- [Stated problem A]
Transcribe the whole Nepal earthquake news excerpt word for word.

Rescue work, which had been suspended after the April 25 quake, resumed once again. Troops and search teams are fanning out to look for survivors in the wreckage caused by Tuesday's 7.3-magnitude quake, which killed more than 70 people, injured nearly 2,000, and caused landslides that blocked roads, slowing the delivery of relief supplies.

It was a step back for the government and aid agencies, which had just started work on long-term recovery and rehabilitation planning.

Krishna Chandra Chalisey of the International Committee of Red Cross in Nepal told VOA the number of homeless in the country increased after Tuesday’s quake, which further damaged or destroyed many houses that had been affected by the April 25th quake.

Nearly 300,000 homes were destroyed in the earlier quake and many others were deemed too dangerous to live in.

The situation is especially bleak in Dolakha and Sindhupalchowk, two of the districts worst affected by the original quake, bore the brunt of the damage caused by the fresh tremors. In Dolakha, an estimated 90 percent of the houses have been flattened.

With the U.S. Geological Survey reporting about 20 aftershocks since Tuesday, thousands of people spent the night outdoors – just as they did following the April 25 earthquake that killed more than 8,000 people – with fears that aftershocks could bring down more buildings.

- [Recorded information]
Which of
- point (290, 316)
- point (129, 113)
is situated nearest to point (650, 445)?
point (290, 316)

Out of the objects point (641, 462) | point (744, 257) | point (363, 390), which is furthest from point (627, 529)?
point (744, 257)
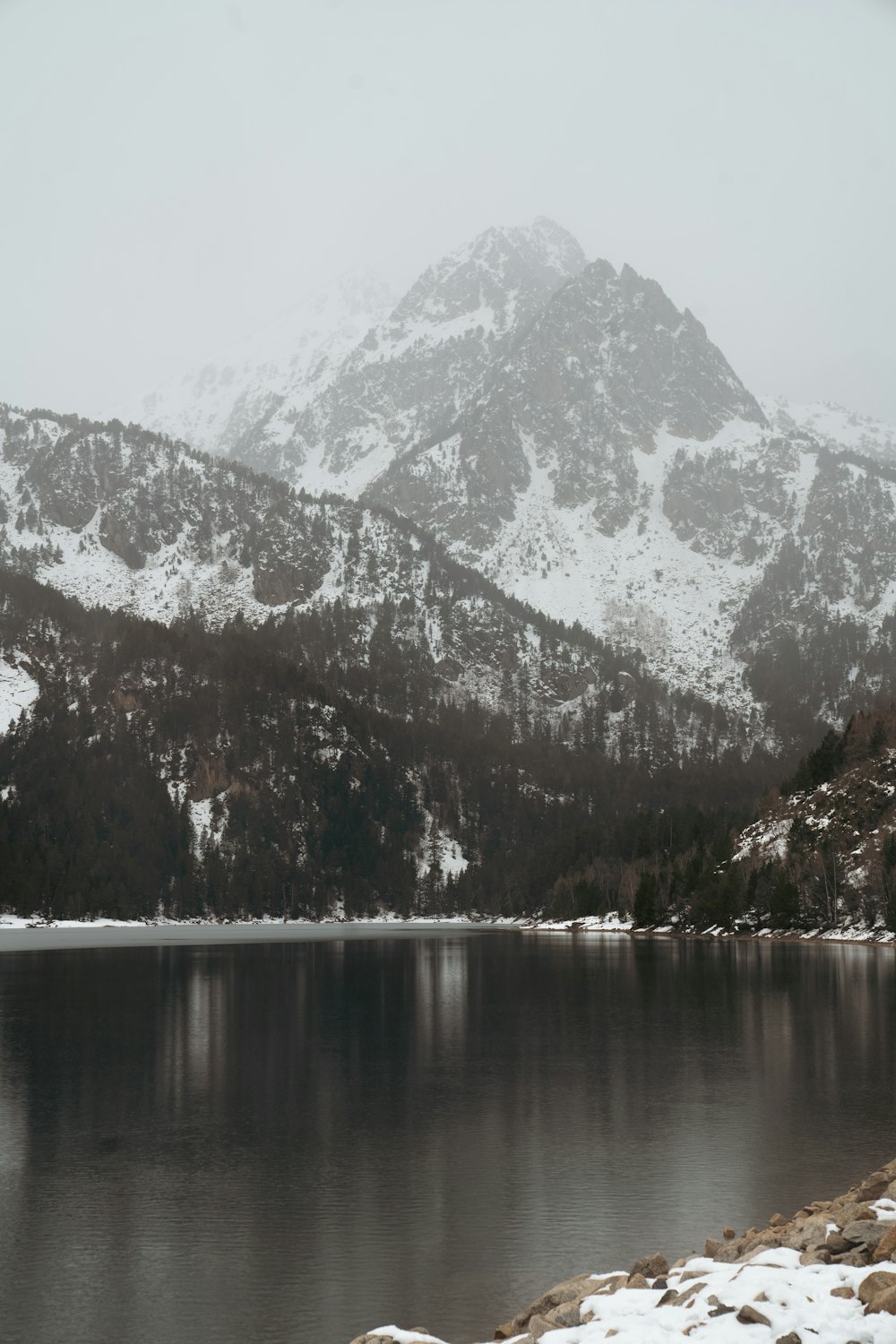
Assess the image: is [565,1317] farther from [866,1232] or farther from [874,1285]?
[866,1232]

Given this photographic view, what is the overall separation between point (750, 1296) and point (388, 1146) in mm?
18166

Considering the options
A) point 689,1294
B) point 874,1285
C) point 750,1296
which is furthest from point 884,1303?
point 689,1294

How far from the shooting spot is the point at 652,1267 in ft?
68.5

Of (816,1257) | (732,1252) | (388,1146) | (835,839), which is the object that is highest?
(835,839)

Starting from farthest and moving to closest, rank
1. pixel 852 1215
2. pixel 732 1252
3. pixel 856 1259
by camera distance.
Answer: pixel 732 1252, pixel 852 1215, pixel 856 1259

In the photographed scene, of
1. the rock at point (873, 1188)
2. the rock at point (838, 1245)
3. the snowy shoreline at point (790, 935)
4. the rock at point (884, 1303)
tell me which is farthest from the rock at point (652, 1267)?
the snowy shoreline at point (790, 935)

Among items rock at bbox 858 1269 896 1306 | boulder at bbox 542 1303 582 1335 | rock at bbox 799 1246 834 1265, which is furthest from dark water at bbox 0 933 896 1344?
rock at bbox 858 1269 896 1306

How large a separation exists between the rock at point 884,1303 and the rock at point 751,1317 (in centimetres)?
151

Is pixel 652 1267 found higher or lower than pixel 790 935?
higher

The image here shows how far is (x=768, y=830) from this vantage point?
573 feet

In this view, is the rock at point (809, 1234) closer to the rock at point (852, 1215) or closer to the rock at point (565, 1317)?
the rock at point (852, 1215)

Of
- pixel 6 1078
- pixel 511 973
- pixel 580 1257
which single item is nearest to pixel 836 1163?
pixel 580 1257

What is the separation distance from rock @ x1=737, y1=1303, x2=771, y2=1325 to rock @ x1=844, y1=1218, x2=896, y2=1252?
3809 mm

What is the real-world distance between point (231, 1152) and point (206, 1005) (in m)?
41.6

- [Stated problem B]
Switch "separation" to "gap" in the records, from the line containing "How large a" through the end of the records, and reproduce only those lines with everything else unchanged.

- [Task answer A]
Rescue work, which had been suspended after the April 25 quake, resumed once again. Troops and search teams are fanning out to look for survivors in the wreckage caused by Tuesday's 7.3-magnitude quake, which killed more than 70 people, injured nearly 2,000, and caused landslides that blocked roads, slowing the delivery of relief supplies.

It was a step back for the government and aid agencies, which had just started work on long-term recovery and rehabilitation planning.

Krishna Chandra Chalisey of the International Committee of Red Cross in Nepal told VOA the number of homeless in the country increased after Tuesday’s quake, which further damaged or destroyed many houses that had been affected by the April 25th quake.

Nearly 300,000 homes were destroyed in the earlier quake and many others were deemed too dangerous to live in.

The situation is especially bleak in Dolakha and Sindhupalchowk, two of the districts worst affected by the original quake, bore the brunt of the damage caused by the fresh tremors. In Dolakha, an estimated 90 percent of the houses have been flattened.

With the U.S. Geological Survey reporting about 20 aftershocks since Tuesday, thousands of people spent the night outdoors – just as they did following the April 25 earthquake that killed more than 8,000 people – with fears that aftershocks could bring down more buildings.

- [Task answer B]
How large a gap exists between the rock at point 884,1303 and the rock at point 751,1317 (in centimetres)?
151

Is pixel 652 1267 found higher or lower than pixel 790 935?
higher

The image here shows how far is (x=768, y=830) from this vantage point?
573 feet

In this view, is the rock at point (809, 1234) closer to the rock at point (852, 1215) or closer to the rock at point (565, 1317)?
the rock at point (852, 1215)

Of
- pixel 6 1078
- pixel 511 973
- pixel 580 1257
which single item is nearest to pixel 836 1163?
pixel 580 1257

What is the gap distance from rock @ x1=737, y1=1303, x2=771, y2=1325 to rock @ x1=844, y1=1218, x2=896, y2=1252?
3809 mm

What is the real-world distance between point (231, 1152) and point (206, 1005) (in m)?
41.6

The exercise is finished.